How to model direct payment versus use of student loans for graduate/professional school educational expenses

I have children who will be entering graduate/professional school and for whom we may need to cover tuition, room, and board, depending on the level of assistance provided by the schools. How do I use ESPlanner to assess and compare the overall impact on family finances (i.e., for parents and children) of using existing parental and/or student assets to pay educational expenses versus taking out student loans, considering the various federal loan types and repayment options?

Comments

dan royer's picture

OK, good question. I may be able to develop a fuller response after a bit, but what you are doing is setting up one model where you just create a special expenditure(s) called "college costs" or something and enter all those costs as they would come out of your own economy (i.e. regular assets). If you had a 529 setup, that would be a little different. But using special expenditures as non-deductable (if I'm thinking right) expenditures. Then, in the other model you look at a particular loan and using the term of the loan (or an online amortization calculator) to find the stream of payback on that loan in annual terms and enter as special expenditures those annual payments (presumably starting in a future year) for the years it takes to pay back the loan. The interest on that loan will be implicit in your amount you pay back each year.
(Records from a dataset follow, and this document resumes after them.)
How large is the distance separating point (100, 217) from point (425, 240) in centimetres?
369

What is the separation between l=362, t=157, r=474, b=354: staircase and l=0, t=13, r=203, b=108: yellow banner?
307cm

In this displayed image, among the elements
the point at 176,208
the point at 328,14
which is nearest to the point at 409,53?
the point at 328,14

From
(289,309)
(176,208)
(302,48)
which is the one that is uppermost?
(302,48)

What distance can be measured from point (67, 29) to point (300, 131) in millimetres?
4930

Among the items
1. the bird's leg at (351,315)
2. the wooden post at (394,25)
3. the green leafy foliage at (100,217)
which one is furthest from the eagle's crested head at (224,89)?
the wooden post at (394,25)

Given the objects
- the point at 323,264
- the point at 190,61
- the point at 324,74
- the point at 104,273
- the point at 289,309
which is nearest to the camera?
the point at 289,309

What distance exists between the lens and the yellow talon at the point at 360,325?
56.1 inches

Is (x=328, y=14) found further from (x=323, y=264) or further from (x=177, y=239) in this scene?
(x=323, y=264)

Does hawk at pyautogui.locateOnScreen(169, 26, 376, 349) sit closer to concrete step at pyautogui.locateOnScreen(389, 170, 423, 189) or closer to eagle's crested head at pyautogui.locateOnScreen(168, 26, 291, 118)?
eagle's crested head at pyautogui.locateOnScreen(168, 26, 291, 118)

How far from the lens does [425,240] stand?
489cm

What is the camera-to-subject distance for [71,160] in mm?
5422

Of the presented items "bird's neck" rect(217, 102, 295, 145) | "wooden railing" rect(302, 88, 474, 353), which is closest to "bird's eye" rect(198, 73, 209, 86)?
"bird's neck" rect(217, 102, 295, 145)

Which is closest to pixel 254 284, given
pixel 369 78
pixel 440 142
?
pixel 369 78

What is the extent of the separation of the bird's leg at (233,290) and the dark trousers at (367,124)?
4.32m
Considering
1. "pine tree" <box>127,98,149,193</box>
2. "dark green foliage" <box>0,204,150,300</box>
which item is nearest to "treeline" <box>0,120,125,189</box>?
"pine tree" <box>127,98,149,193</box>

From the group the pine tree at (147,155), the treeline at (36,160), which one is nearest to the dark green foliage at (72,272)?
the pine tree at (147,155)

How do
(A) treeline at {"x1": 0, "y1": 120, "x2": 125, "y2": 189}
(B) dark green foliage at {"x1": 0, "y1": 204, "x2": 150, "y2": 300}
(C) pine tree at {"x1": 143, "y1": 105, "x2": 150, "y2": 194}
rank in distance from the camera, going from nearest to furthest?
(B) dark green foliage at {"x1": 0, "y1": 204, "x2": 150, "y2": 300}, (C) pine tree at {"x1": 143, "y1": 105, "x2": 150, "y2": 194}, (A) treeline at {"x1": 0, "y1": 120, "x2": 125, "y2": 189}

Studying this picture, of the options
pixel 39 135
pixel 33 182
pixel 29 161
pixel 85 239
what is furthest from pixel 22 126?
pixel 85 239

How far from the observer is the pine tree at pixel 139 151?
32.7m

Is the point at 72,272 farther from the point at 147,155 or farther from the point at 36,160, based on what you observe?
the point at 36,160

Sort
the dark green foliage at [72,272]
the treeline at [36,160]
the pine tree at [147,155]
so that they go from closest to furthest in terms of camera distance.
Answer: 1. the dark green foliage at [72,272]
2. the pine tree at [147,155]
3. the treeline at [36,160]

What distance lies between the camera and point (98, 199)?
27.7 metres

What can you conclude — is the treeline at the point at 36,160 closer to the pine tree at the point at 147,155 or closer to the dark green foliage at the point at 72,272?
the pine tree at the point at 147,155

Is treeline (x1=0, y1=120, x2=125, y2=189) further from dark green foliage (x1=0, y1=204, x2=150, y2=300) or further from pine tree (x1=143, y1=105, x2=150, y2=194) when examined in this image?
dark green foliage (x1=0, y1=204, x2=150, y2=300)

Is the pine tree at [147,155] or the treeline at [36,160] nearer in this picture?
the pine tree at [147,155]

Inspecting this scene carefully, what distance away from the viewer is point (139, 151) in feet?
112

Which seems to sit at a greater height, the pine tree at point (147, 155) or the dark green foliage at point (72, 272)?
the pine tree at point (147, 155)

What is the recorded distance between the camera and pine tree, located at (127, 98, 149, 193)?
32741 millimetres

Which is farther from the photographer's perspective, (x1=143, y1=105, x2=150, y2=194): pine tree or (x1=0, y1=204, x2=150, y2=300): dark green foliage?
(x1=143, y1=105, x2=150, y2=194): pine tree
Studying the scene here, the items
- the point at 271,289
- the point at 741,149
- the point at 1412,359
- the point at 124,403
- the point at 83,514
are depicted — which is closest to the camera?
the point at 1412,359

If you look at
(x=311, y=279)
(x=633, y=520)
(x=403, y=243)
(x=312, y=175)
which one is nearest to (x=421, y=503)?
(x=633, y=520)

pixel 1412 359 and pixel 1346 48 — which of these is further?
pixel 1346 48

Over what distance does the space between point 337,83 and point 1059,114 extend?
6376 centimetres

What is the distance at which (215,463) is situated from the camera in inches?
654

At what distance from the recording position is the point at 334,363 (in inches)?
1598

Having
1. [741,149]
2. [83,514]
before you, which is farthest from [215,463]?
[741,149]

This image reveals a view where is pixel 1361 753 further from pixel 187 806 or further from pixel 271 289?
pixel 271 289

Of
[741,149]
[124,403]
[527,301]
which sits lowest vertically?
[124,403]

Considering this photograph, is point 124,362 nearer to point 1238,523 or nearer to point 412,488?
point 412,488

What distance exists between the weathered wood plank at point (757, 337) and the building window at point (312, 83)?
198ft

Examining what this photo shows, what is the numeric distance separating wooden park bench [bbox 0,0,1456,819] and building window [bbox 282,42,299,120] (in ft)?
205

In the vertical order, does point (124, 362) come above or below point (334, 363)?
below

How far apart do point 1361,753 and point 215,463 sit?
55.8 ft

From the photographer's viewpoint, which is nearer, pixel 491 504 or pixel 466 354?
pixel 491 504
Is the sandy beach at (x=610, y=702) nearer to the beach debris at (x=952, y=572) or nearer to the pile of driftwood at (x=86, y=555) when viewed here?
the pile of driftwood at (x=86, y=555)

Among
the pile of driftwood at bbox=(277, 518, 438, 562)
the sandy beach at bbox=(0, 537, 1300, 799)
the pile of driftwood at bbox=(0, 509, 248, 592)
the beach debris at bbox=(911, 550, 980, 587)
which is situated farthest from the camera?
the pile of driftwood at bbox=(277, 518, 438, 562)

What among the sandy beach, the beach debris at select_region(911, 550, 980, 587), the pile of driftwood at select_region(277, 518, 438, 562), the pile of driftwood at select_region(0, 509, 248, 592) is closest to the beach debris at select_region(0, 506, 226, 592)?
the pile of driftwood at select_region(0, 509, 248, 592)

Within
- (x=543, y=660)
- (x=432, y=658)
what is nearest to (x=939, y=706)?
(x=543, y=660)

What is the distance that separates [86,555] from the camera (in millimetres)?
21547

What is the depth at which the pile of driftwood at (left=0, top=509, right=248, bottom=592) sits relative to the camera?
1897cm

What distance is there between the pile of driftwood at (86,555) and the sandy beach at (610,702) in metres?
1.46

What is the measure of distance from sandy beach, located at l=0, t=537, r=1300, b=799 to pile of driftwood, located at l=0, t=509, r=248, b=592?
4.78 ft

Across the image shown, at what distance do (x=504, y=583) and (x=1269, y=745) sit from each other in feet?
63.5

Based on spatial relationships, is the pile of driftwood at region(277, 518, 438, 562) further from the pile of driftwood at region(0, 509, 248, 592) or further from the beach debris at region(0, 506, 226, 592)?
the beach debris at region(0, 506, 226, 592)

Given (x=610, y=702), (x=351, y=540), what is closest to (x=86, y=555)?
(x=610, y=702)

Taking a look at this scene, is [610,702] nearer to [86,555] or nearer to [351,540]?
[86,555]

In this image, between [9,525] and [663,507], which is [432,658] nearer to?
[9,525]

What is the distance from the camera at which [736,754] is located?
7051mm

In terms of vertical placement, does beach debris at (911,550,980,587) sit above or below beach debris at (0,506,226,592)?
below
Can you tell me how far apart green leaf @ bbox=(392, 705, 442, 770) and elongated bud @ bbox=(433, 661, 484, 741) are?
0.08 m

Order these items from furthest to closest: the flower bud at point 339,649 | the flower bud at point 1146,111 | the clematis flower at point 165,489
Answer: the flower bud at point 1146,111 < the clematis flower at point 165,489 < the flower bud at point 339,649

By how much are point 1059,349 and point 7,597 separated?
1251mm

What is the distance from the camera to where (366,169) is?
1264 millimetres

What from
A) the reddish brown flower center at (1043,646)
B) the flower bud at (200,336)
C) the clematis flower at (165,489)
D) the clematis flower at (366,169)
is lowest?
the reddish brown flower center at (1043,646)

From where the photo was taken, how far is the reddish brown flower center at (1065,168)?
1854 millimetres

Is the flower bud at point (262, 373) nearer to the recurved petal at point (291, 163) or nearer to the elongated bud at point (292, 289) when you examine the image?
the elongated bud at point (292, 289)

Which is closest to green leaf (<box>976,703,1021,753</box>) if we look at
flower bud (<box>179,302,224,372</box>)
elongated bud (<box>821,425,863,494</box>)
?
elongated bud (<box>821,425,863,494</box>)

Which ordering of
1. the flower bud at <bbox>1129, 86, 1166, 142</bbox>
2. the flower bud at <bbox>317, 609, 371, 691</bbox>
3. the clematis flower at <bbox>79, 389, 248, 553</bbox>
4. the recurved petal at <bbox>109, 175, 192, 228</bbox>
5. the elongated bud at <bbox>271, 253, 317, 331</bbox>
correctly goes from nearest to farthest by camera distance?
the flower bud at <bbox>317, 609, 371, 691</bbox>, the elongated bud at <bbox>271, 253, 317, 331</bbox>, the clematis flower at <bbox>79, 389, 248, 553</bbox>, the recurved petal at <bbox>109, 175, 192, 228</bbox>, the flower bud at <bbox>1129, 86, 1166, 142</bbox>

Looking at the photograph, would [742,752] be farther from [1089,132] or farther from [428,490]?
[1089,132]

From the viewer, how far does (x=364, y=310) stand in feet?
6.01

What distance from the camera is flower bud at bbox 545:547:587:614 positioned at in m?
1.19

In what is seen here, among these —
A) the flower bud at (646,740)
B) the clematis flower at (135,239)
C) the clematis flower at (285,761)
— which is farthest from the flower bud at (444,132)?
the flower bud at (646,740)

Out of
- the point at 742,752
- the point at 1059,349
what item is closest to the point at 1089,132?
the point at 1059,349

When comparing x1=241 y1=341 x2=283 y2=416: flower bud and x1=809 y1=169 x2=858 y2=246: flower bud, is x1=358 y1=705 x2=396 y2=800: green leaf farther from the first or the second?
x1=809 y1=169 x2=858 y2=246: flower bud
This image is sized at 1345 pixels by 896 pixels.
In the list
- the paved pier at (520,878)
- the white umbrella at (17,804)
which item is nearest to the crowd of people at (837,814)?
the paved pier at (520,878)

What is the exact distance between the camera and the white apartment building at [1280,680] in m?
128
When you are modeling this using your own money, I wouldn't count the money that belongs to the student. In other words, say Jack has saved $2000 for this expense and is willing to ante up that much and you pay the other $20,000. So you'd enter your expenses as $20,000 not $22,000 since I presume that you don't have his $2K in hand now. In other words, I'd view his contribution as a way of lowering your cost.

I can have others look at this too. Perhaps there are other strategies. But is that what you were thinking?

That approach may work for scenarios where the parents take out the loans and assume responsibility for repayment. It would also be helpful to compare alternatives where the students take out the loans and are responsible for repayment (considering the various options, including a standard 10 year repayment period, income-based repayment and public service loan forgiveness), or where the students take out the loans and the parents provide assistance with repayment through gifting. Do separate files need to be set up for the students' households to compare the options? Is it conceptually appropriate to aggregate living standards across households?

dan royer's picture

Well, that was sort of where I was going with my thinking. Yes, the student's household economy is really something different from the parents--different taxes, different income, expenses, social security, etc. So supporting a child is no different from any other kind of special expenditure in that it's an expense on your economy and you can model the tax consequences (and interest costs in the case of a loan) on that expense. From the child's point of view with her own family profile, it's a similar situation except the impact is on her profile, not yours.